Abdullah Abu Zir is the crazy old uncle of the neighborhood at the Nuseirat refugee camp, in the Gaza Strip. The wiry 56-year-old spends his days tinkering away on his many inventive projects that he keeps hidden away in his rooftop “office” filled with old wood, metal, and plastic scraps.
Abu Zir lives in the middle of the Gaza Strip, the tiny strip of coast between Israel and Egypt that has among the highest unemployment and density in the world. For the last decade, Israel and Egypt have blockaded Gaza on security grounds after Hamas–designated as a terrorist organization by the U.S., the EU, and the U.K.–violently seized control from the more moderate Palestinian Authority (PA), based out of the Israeli-occupied West Bank.
In the last nine years, Israel and Hamas have fought three bloody wars that have devastated much of Gaza’s infrastructure, health network, and economy. Hamas has imposed an extreme version of Islam and restricts everyday freedoms. Israel blocks the import of materials like cement, making construction and development nearly impossible.
This summer, the already dire situation for Gaza’s 2 million residentsdeteriorated furtherwhen electricity was cut from an average of eight hours a day to a sporadic two or three. The crisis began when the PA stopped paying Israel for Gaza’s power bill, in an attempt to squeeze Hamas out. Israel, which facilitates the electricity and controls nearly all land crossings, consequently cut the daily supply. The electricity crisis has further polarized Palestinian politics and made every aspect of Gazan life even harder. It’s also seriously drained people of hope that help is coming–even as they try to help themselves.But Abu Zir is still tinkering away to increase the voltage his invention can supply. He uses it sparingly in his own home, so as to not arouse the neighbors’ suspicion or a punitive government tax. One of his niece’s friends, a driver, teases the uncle every time they meet: When is Abu Zir going to install the motor in my car already, he asks?
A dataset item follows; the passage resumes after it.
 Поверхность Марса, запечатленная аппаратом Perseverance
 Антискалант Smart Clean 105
Around Gaza there are many entrepreneurial Palestinians with smart and sustainable solutions to their resource and electricity shortages. Many have access to the internet and university degrees in sciences and engineering, and have responded to the universal impulse that necessity is the mother of invention with their owncreative alternatives. There’s the 29-year-old engineer who devised a local sand-based alternative to cement, the 16-year-old female student whocreated her own candle-run generatorto recharge smartphones, and the university students who madea model for stoves powered by organic waste.But they are also up against a maze of political and social pressures all working to disempower their alternative ideas.
“Because of the political problems we are facing, we need alternatives,” says Abu Zir. The father of 11 never formally studied engineering; instead, he used to work at a restaurant in Tel Aviv, Israel, back when he was younger and the border was open. “But there is no one [with power] who supports these kinds of inventions. They don’t want alternatives.”
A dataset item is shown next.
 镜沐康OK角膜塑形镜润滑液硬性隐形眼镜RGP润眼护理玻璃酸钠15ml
“If there was a real government in Gaza and they cared about the situation, especially the poor people, I could have given them the idea and electricity would be so cheap,” says Abu Zir. “They should have used the money to help people. But this is our government, unfortunately.”
A recent United Nations report concluded that after a decade after Hamas rule and siege conditions in Gaza were becoming “more and more wretched” as the Strip faced an alarming rate of “de-development.”
Ahlam Abo Thaher was trying not to have that happen. Two years ago the 25-year-old engineer co-developed a kind of “green” asphalt made out of rubber and other local resources as part of her graduation project for an engineering degree. She faced many hurdles, including people telling her not to try–as she would just fail.
“People are afraid to try new things,” she says. “[They say], why do it new in Gaza when it’s done better outside?”
She persisted though, and using a small grinder that her similarly inventive brother made, successfully created a workable mix. “The problem is that we can’t afford to put it in practice on the ground,” she says.
Others, like Abdullah Abu Hajer, 26, are still finding ways to make it work and, tentatively, turn a profit. On a recent hot night in July, much of Gaza City was quiet and dark amid the usual blackout. But the large house of one local sheikh was glowing because of Abu Hajer’s homemade generator.
For a fee, he’s installed several different versions at the houses of friends around Gaza to test them out. The one at the house of the sheikh, whose teachings he follows, includes a motion sensor for the light at the door to preserve energy.
Abu Hajer has big ideas, but he has no way to grow outside Gaza. He’s not afraid, though, of competition, he says: The ideas are all out there, it’s just in the implementation.